## Begin Selected extract
So IMO there are 4 issues to address:
# for some reason there is a long time of writing files on HDFS, which is not 
indicated anywhere and takes much longer than normal write (in my case 5 
minutes vs 1.5 hour)
# some form of additional progress indicator should be included somewhere in 
UI, logs and/or shell output
# suggestion of repartitioning before using {{partitionBy}} should be 
highlighted in the documentation
# maybe automatic repartitioning before saving should be considered, though, 
this can be controversial

> Writing data to Parquet with partitions takes very long after the job finishes
> --
>
> Key: SPARK-20049
> URL: https://issues.apache.org/jira/browse/SPARK-20049
> Project: Spark
>  Issue Type: Bug
>  Components: Input/Output, PySpark, SQL
>Affects Versions: 2.1.0
> Environment: Spark 2.1.0, CDH 5.8, Python 3.4, Java 8, Debian 
> GNU/Linux 8.7 (jessie)
## End Selected extract
## Begin Data excerpts
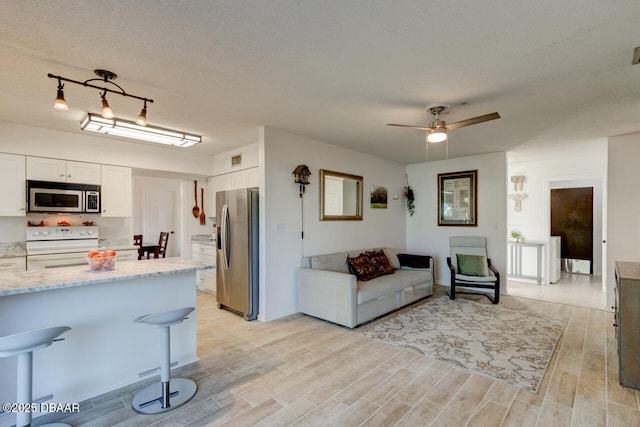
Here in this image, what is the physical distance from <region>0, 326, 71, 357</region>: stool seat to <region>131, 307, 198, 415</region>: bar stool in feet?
1.54

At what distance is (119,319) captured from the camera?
7.97ft

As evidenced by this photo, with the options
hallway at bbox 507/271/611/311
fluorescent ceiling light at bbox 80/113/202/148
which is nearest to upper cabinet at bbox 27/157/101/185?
fluorescent ceiling light at bbox 80/113/202/148

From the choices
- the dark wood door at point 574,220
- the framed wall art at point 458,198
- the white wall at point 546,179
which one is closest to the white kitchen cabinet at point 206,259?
the framed wall art at point 458,198

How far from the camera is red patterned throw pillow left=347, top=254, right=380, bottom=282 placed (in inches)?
171

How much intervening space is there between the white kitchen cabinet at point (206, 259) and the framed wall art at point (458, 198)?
4.49 metres

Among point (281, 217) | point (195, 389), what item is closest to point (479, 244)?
point (281, 217)

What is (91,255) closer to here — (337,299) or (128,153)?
(337,299)

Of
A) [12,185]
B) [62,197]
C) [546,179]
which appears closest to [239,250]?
[62,197]

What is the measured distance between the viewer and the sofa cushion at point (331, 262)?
430cm

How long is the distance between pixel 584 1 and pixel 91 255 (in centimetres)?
372

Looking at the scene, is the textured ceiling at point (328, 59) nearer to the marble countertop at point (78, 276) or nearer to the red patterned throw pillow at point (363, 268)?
the marble countertop at point (78, 276)

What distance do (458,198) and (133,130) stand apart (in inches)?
217

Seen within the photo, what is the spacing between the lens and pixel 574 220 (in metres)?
6.97

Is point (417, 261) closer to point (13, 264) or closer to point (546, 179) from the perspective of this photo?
point (546, 179)
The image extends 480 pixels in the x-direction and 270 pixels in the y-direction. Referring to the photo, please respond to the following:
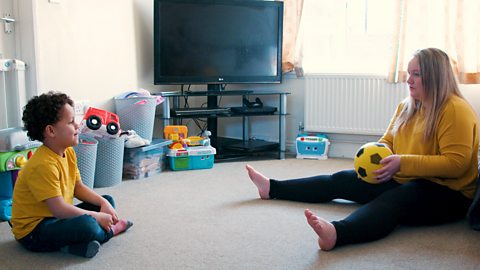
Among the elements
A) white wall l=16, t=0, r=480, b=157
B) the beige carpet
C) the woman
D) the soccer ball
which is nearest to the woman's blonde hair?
the woman

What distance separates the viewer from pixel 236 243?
1937 mm

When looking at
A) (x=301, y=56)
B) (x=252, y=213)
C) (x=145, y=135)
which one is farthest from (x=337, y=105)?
(x=252, y=213)

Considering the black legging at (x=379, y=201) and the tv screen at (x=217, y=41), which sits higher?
the tv screen at (x=217, y=41)

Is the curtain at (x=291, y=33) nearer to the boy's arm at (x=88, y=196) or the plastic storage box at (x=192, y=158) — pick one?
the plastic storage box at (x=192, y=158)

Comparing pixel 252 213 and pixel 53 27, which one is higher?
pixel 53 27

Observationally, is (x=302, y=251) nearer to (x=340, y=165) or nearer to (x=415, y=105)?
(x=415, y=105)

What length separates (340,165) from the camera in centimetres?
354

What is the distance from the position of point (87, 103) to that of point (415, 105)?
1947mm

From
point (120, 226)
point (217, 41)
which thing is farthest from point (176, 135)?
point (120, 226)

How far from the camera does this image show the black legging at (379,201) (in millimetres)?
1850

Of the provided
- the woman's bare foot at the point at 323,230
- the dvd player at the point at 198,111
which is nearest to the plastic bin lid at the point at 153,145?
the dvd player at the point at 198,111

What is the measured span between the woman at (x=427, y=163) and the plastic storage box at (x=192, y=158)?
1.42m

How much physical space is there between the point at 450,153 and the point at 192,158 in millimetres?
1808

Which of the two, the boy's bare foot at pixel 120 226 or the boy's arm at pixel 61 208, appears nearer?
the boy's arm at pixel 61 208
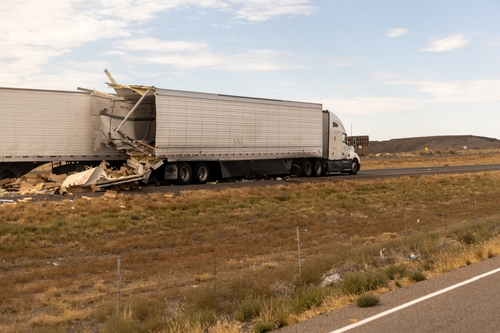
## End Data excerpts
→ **Aim of the exercise**
Pick up the Spark issue report on slow partitioned Parquet writes after its last line, and write what comes next.

→ **Response to the exercise**
>Reporter: Jakub Nowacki
>
> I was testing writing DataFrame to partitioned Parquet files.The command is 
> quite straight forward and the data set is really a sample from larger data 
> set in Parquet; the job is done in PySpark on YARN and written to HDFS:
> {code}
> # there is column 'date' in df
> df.write.partitionBy("date").parquet("dest_dir")
> {code}
> The reading part took as long as usual, but after the job has been marked in 
> PySpark and UI as finished, the Python interpreter still was showing it as 
> busy. Indeed, when I checked the HDFS folder I noticed that the files are 
> still transferred from {{dest_dir/_temporary}} to all the {{dest_dir/date=*}} 
> folders. 
> First of all it takes much longer than saving the same set without 
> partitioning. Second, it is done in the background, without visible progress 
> of any kind. 



--
This message was sent by Atlassian JIRA
(v6.3.15#6346)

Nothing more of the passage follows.